Surakarta mayor, Joko “Jokowi” Widodo, and incumbent governor, Fauzi Bowo, will square off in the election runoff scheduled for Sept. 20 after finishing first and second respectively in the July 11 poll.
Just for the record, Jokowi and his running mate Basuki “Ahok” Tjahaya Purnama won 1,847,157 votes or 42.6 percent of the valid vote in the first round. While this outcome caught many by surprise, it was not enough for them to avoid a runoff against Fauzi and his running mate Nachrowi Ramli whose team secured 1,476,648 votes or 34.05 percent.
With the last two pairs standing kicking off a three-day election campaign today, Jakarta voters will once again have an opportunity to scrutinize the candidates. At the same time the two pairs will make full use of the short period to convince their supporters and woo both those who did not vote for them in the first round and the thousands of others who skipped the July ballot altogether.
In general, the media have done enough to educate voters through their reports about the candidates for the electorate to able to choose the better of the two pairs. The media have helped voters to observe the candidates more closely now than two months ago. The span of two months has enabled voters to dig deeper into the candidates’ track records, capability, integrity and sincerity.

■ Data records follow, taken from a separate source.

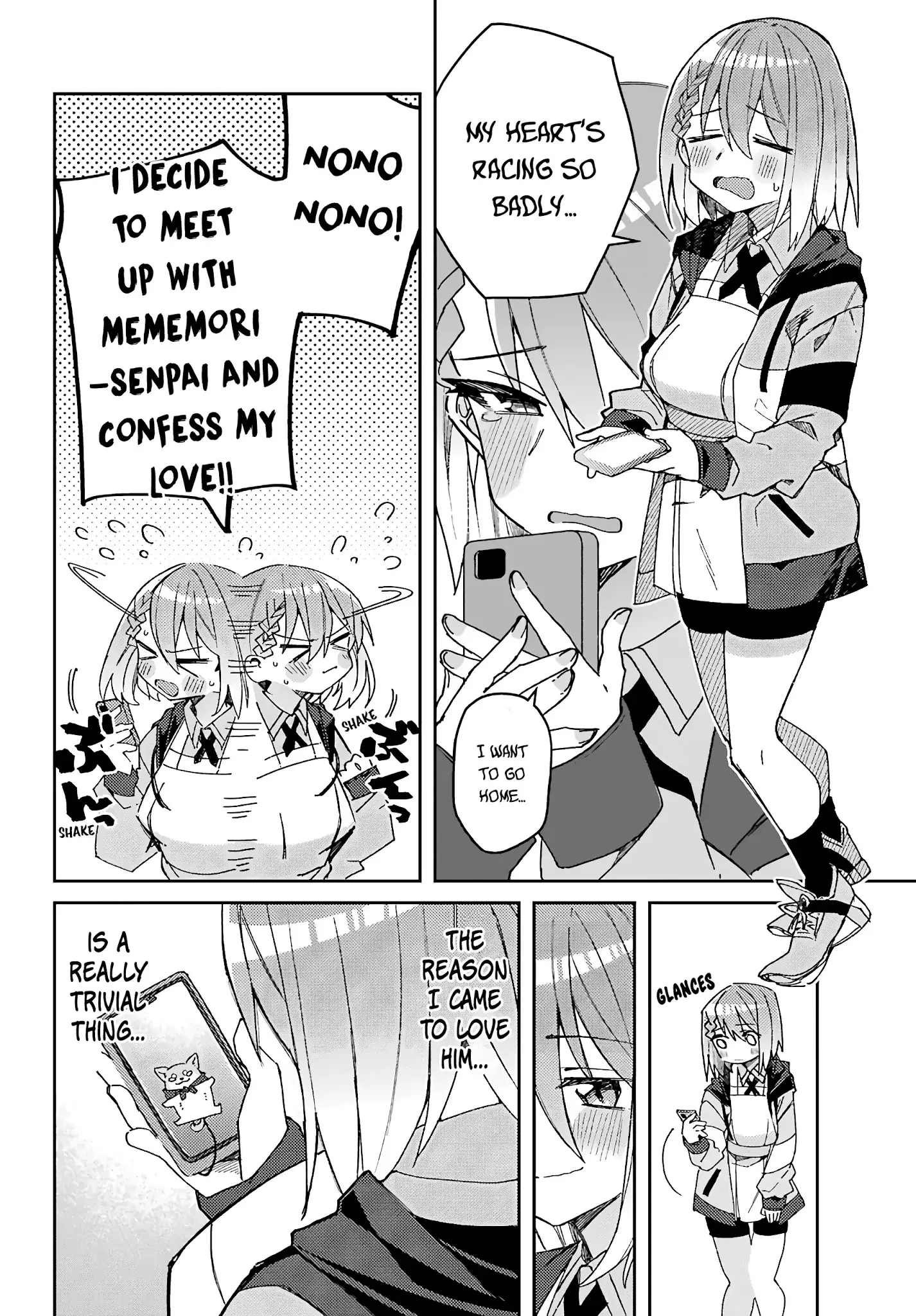 Unparalleled Mememori-Kun - 3 page 4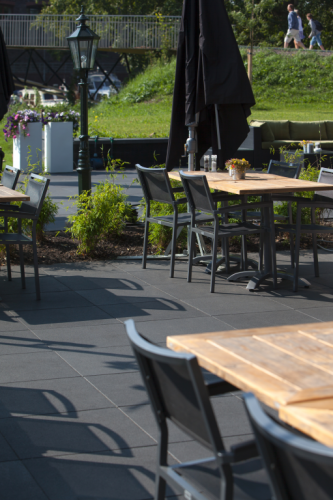 GeoColor 3.0 Tops 60x60x4cm Dusk Black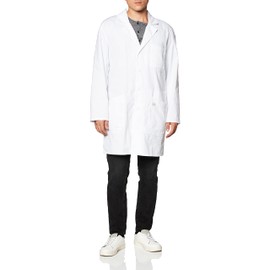 Dickies unisex adult Signature 37" medical lab coats, White, 3X-Large US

Being incumbent regional leaders, both Jokowi and Fauzi have always been under the media spotlight, paving the way for voters to assess their performances and their delivery of promises.
As a big city, Jakarta undoubtedly needs a strong leader and problem-solver who can not only identify and address its myriad problems but also realize government programs and policies in a smooth, effective and proper manner.
Fauzi holds the advantage of having experience in leading the capital city with all its complex problems, especially traffic gridlock, flooding, economic disparity, sanitation woes, pollution and security threats. But as the first round has shown, Jokowi’s popularity has attracted people who long for change.
The three-day election campaign looks to be more than enough for voters to conduct their final scrutiny of the candidates.
Under the Jakarta General Election Commission’s regulations, the candidates are prohibited from organizing street rallies or displaying posters and banners. They are only allowed to deliver their campaign messages through the mass media, indoor gatherings attended by not more than 250 people and visits to crowded areas such as markets, etc.
The poll body will also provide the candidates with an opportunity to appear in a televised public debate. Although frequently in the past public debates have failed to live up to expectations — perhaps because of the long-held social norm that inhibits one from criticizing others in public — the occasion is necessary to encourage people to vote based on common sense.
So, Jokowi and Fauzi, the floor is now yours.